Bien que classés « non dangereux », les vieux pneus abandonnés restent un poison pour l’environnement.
© Alain Petit

SEUL UN PNEU SUR QUATRE RÉCUPÉRÉ PAR FENUA MA

Selon l’Institut de la statistique de la Polynésie française (ISPF), Tahiti importe chaque année près de 150 000 pneus rien que pour les véhicules de tourisme, sans compter les pneus déjà montés sur les voitures neuves, qui totalisent a minima 25 000 pneus par an.

L’article L541-2 du Code de l’environnement national stipule que « tout producteur ou détenteur de déchets est responsable de la gestion de ses déchets jusqu’à leur élimination ou valorisation finale, même lorsque le déchet est transféré à des fins de traitement à un tiers.

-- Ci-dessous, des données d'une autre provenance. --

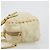 Borsa a Tracolla PRADA Nylon 2way Beige Gold Auth 193402A D'oro - vista 4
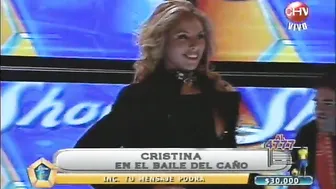 Chilean Strip Pole Dance - Cristina Aranguiz (2008) #2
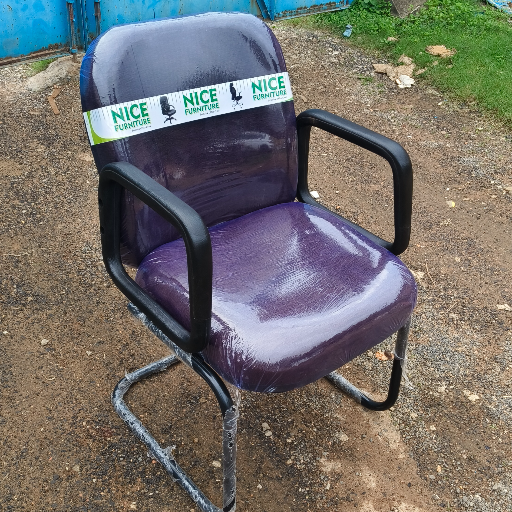 NICE FURNITURE - VIP Visitor Chair in Agar in Agar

Tout producteur ou détenteur de déchets s’assure que la personne à qui il les remet est autorisée à les prendre en charge. »

Lors de chaque opération de nettoyage, le même constat : on retrouve des pneus usés partout.
© JMM

Le Pays, adhérent au syndicat Fenua Ma au titre de sa compétence sur les déchets toxiques et spécifiques (piles, batteries, huiles, médicaments, carcasses de voitures, déchets électroniques, fusées de détresse, etc.), a voulu résoudre le problème.

Après une première consultation demeurée infructueuse en 2017 « en raison de réponses financières trop élevées », Fenua Ma a lancé un nouvel appel d’offres remporté par Enviropol. Les pneus usés sont en principe collectés lors de leur remplacement, puis envoyés chez Fenua Ma. En réalité, le syndicat récupère aujourd’hui au mieux 25 % des pneus des seuls véhicules de tourisme.